From a chat with John Hollinger on ESPN today:
Will (NYC): I agree that some close games are 50/50 but those are in the minority. A big part of being a great team is the ability to show heart and win the close games. It's called performing under pressure and that is something that Boston showed they may be lacking greatly. That is why people are less confident in their chances.
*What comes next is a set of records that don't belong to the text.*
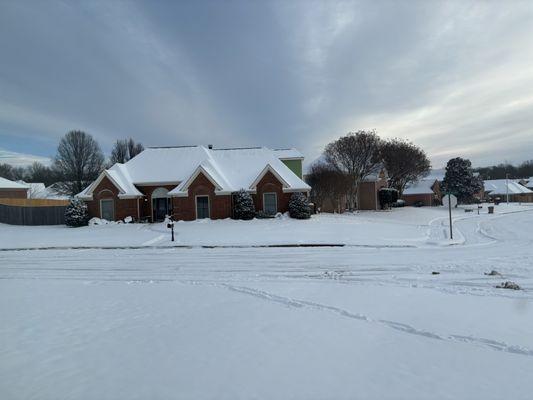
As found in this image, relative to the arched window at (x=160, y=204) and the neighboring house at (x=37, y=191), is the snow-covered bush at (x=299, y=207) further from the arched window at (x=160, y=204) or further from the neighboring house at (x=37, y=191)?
the neighboring house at (x=37, y=191)

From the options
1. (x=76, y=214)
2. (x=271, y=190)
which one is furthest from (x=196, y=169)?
(x=76, y=214)

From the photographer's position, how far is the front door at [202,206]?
32719 mm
SportsNation John Hollinger: (3:37 PM ET ) A lot of people believe that, but it isn't true is just overwhelming. Look at any team that was together for a number of years, even the great ones -- Jordan's Bulls, for instance -- and you'll find that the closer the score, the closer they are to .500. In other words, in games decided by two points or less they'd be almost exactly .500, even a team like the Bulls; in games decided by 15 points or more they'd be nearly 1.000. It's a fallacy that the good teams win the close games; the good teams win by 20. The lucky teams win the close games. There is no team in history that's been able to defy the correlation between scoring margin and wins over an extended period.
Statistical analysis has indicated the same relationship between luck and records in close games in baseball. It's a result that seems contrary to our intuition, which is that certain players, like the Jordans or Bryants, give some teams an edge in crunchtime. I believe in that idea generally, but still think that having Michael Jordan was that rare exception that did give the Bulls an edge in close games.